How long have these products been on offer?
Savings and deposit banks that complied with Sharia were launched in the 1960s, says BLME. However, it was not until the mid 70s that commercial banks began to emerge. The last 20 years has seen the expansion both geographically and across financial services of Islamic Banking. In 2004 the first UK Islamic Bank was authorised by the Financial Services Authority. Conventional banks also identified the potential of Islamic Banking and many have opened Islamic ‘windows’ over the last ten years.
Humphrey Percy, CEO of BLME, says: “Since its establishement in 2007, BLME has witnessed a growing demand among medium to high net worth individuals for a banking option that incorporates the transparent and ethical principles inherent in Islamic finance with competitive returns. With the financial climate improving, individuals are looking to diversify their investments that were previously solely held by UK high street banks.”
Who offers them?
There are over 500 financial institutions offering Islamic Finance in over 80 different countries, these range from retails banks to investment banks and asset managers. A recent estimate puts the Islamic Finance industry $1 trillion worth of assets and predicts that it will grow at between 10-15 per cent per annum. Lloyds TSB offers a current account together with a home-financing scheme. The Islamic Bank of Britain offers a Sharia compliant current account, mortgage and also a personal loan. HSBC offers a Islamic current account and mortgage. Bank of London and the Middle East offers a premier deposit account for investors with a minimum deposit of £50,000.
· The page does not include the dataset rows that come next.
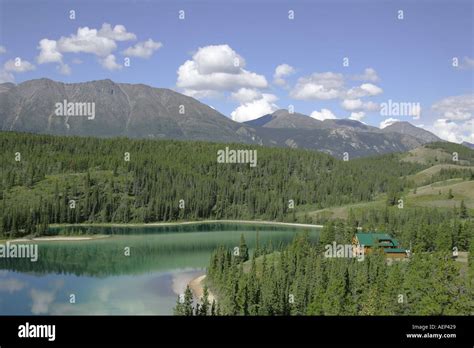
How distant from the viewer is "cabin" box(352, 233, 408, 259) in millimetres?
47219

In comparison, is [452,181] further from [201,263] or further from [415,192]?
[201,263]

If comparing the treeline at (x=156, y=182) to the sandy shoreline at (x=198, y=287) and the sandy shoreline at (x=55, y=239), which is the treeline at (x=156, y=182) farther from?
the sandy shoreline at (x=198, y=287)

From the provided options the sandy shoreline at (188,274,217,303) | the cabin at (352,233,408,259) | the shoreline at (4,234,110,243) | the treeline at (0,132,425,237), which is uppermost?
the treeline at (0,132,425,237)

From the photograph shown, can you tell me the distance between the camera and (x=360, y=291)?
2609 cm

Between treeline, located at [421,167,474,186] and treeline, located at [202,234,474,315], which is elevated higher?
treeline, located at [421,167,474,186]

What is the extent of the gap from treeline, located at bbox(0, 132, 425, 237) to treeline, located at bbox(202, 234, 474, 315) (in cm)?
5788

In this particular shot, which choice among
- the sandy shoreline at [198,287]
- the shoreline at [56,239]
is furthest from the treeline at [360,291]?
the shoreline at [56,239]

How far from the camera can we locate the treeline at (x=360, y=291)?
20000mm

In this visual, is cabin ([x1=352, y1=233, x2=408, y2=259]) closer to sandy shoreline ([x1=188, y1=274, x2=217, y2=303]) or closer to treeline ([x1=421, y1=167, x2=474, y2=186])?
sandy shoreline ([x1=188, y1=274, x2=217, y2=303])

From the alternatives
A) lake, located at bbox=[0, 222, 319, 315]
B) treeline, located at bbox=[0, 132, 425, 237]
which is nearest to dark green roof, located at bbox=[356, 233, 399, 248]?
lake, located at bbox=[0, 222, 319, 315]

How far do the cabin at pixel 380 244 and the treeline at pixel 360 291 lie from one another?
528 inches

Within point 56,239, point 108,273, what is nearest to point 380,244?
point 108,273
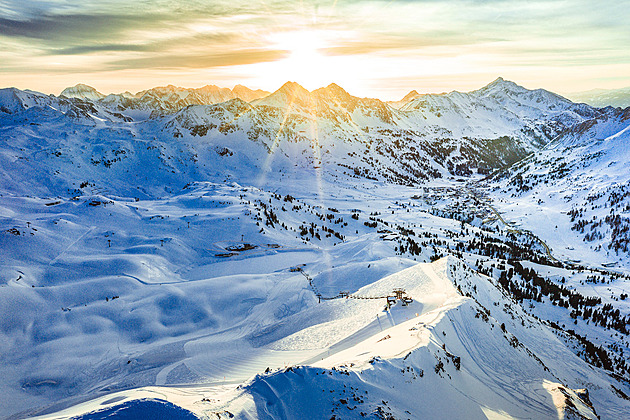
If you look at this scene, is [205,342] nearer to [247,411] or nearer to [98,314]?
[98,314]

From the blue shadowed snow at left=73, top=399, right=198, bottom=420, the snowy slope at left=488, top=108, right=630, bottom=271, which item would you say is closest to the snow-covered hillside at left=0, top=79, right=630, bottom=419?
the blue shadowed snow at left=73, top=399, right=198, bottom=420

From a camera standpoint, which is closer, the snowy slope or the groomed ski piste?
the groomed ski piste

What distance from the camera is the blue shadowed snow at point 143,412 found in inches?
390

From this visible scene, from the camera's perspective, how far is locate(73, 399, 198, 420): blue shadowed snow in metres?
9.91

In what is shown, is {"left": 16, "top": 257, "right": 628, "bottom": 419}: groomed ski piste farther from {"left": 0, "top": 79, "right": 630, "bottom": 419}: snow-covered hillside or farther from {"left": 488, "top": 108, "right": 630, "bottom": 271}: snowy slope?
{"left": 488, "top": 108, "right": 630, "bottom": 271}: snowy slope

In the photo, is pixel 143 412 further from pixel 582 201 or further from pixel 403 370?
pixel 582 201

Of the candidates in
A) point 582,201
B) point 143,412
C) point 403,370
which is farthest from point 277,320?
point 582,201

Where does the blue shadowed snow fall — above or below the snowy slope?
above

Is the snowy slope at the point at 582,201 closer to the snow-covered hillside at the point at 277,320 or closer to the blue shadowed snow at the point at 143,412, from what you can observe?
the snow-covered hillside at the point at 277,320

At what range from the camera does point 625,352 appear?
3947cm

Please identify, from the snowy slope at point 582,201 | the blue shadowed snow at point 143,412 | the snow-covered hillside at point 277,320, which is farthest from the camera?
the snowy slope at point 582,201

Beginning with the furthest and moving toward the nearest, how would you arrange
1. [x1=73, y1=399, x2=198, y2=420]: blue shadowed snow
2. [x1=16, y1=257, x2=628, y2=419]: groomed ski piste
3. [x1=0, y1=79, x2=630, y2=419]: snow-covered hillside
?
[x1=0, y1=79, x2=630, y2=419]: snow-covered hillside → [x1=16, y1=257, x2=628, y2=419]: groomed ski piste → [x1=73, y1=399, x2=198, y2=420]: blue shadowed snow

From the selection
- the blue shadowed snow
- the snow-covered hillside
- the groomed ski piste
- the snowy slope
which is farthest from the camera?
the snowy slope

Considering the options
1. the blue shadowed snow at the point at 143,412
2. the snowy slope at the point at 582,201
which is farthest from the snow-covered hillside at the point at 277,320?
the snowy slope at the point at 582,201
Lloyds TSB offers a current account together with a home-financing scheme. The Islamic Bank of Britain offers a Sharia compliant current account, mortgage and also a personal loan. HSBC offers a Islamic current account and mortgage.
Bank of London and the Middle East offers a premier deposit account for investors with a minimum deposit of £50,000.
A handful of other banks also offer financial products in the UK tailored for Muslims.
Can anyone else benefit from these products?
Both Muslims and non-Muslims can benefit from Islamic Finance as, by principle, it aims to be a more transparent and fairer system of finance. Many of the instruments or investment methods that have contributed to the financial crisis are not permitted by Sharia, such as short selling or non-asset backed derivatives.
BLME makes the point that there is no difference between how an individual or business would approach identifying an Islamic Bank or financial institution compared to a conventional one. Individuals should check that the Islamic Bank is authorised and regulated by the FSA to ensure they receive the same protection as they would with a conventional bank. It is important that individuals and business ask what benefits and terms they would receive and ensure that they select their provider on how they can meet these.
How do the banks make any money?
Although they cannot charge interest, the banks can profit from helping customers to purchase a property using a ijara or murabaha scheme. With an ijara scheme the bank makes money by charging the customer rent; with a murabaha scheme, a price is agreed at the outset which is more than the market value. This profit is deemed to be a reward for the risk that is assumed by the bank.